└── garden-party.corpus
├── vocab.parquet
├── tokens.parquet
├── puncts.parquet
├── spaces.parquet
├── metadata.parquet
├── corpus.json
└── README.md
Anatomy of a corpus
Introduction
A Conc corpus is a directory containing files with specific names and formats to represent the data. This document provides an overview of the various files and what they contain. Here is the directory structure of an example Conc corpus:
Note: by default the library creates a directory with the .corpus
suffix.
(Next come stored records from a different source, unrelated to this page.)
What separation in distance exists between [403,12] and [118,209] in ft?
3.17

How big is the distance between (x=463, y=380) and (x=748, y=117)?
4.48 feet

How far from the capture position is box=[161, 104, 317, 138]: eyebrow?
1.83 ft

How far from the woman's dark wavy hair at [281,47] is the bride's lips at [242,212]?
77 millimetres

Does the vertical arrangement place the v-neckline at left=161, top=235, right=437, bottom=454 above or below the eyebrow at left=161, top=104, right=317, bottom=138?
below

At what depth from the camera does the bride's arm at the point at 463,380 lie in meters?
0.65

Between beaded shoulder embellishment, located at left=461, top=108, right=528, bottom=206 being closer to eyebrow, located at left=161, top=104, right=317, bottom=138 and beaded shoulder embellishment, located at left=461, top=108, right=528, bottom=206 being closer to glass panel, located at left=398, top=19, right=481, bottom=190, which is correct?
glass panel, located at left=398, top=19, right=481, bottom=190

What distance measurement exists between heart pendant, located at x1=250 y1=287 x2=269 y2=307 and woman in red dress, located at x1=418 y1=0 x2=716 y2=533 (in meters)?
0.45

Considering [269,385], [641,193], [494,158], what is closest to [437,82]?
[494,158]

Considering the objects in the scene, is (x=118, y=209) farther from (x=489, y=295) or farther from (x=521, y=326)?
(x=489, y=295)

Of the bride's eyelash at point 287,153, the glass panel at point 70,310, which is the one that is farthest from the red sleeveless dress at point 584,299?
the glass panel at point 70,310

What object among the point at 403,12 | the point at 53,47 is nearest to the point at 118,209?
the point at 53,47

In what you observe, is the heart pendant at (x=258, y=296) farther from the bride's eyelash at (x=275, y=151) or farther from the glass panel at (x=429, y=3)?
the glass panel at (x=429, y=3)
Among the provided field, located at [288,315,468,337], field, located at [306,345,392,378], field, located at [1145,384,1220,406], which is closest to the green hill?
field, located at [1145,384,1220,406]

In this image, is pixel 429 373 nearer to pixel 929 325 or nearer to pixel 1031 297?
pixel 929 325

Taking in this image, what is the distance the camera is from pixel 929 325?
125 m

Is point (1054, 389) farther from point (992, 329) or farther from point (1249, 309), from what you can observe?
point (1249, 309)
The directory name is created automatically on build based on a slugified version of the corpus name you assigned.
For example, if you passed in the name:
Garden Party Corpus
The directory will be:
garden-party.corpus
The directory can be renamed and still loaded. The .corpus
extension is intended to make corpora on your filesystem easier to find or identify.
To distribute a corpus, send a zip of the directory for others to extract or just share the directory as-is.
Below is an overview of the files in a Conc corpus directory. The data can be accessed via Conc or accessed directly from the files.
File | Access via Conc | Description |
---|---|---|
README.md | - | Human readable information about the corpus to aide distribution |
corpus.json | specific properties e.g. conc.token_count | Machine readable information about the corpus, including name, description, various summary statistics, and models used to build the corpus |
vocab.parquet | corpus.vocab | A table mapping token strings to token IDs and frequency information |
tokens.parquet | corpus.tokens | A table with indices based on token positions used to query the corpus with tokens represented by numeric IDs |
metadata.parquet | corpus.metadata | A table with metadata for each document (if there is any) |
spaces.parquet | corpus.spaces | A table to allow recovery of document spacing without the original texts |
puncts.parquet | corpus.puncts | A table with punctuation positions |
Below is more information about each file. You can obviously work with a corpus using Conc, but you can work with the processed corpus parquet and JSON files directly. Conc works with parquet files using the Polars library, but there are other libraries that support the format. Python provides native support for JSON, but there are more efficient libraries. Conc uses the msgspec library to read and write JSON.
Notes on specific Conc corpus files and data formats
The following information will help you if you want to work with the corpus data/files directly.
README.md
Below is an example of the README.md file generated by the Conc.
Brown Corpus
About
This directory contains a corpus created using the Conc Python library.
Corpus Information
A Standard Corpus of Present-Day Edited American English, for use with Digital Computers. by W. N. Francis and H. Kucera (1964) Department of Linguistics, Brown University Providence, Rhode Island, USA Revised 1971, Revised and Amplified 1979 http://www.hit.uib.no/icame/brown/bcm.html. This version downloaded via NLTK https://www.nltk.org/nltk_data/.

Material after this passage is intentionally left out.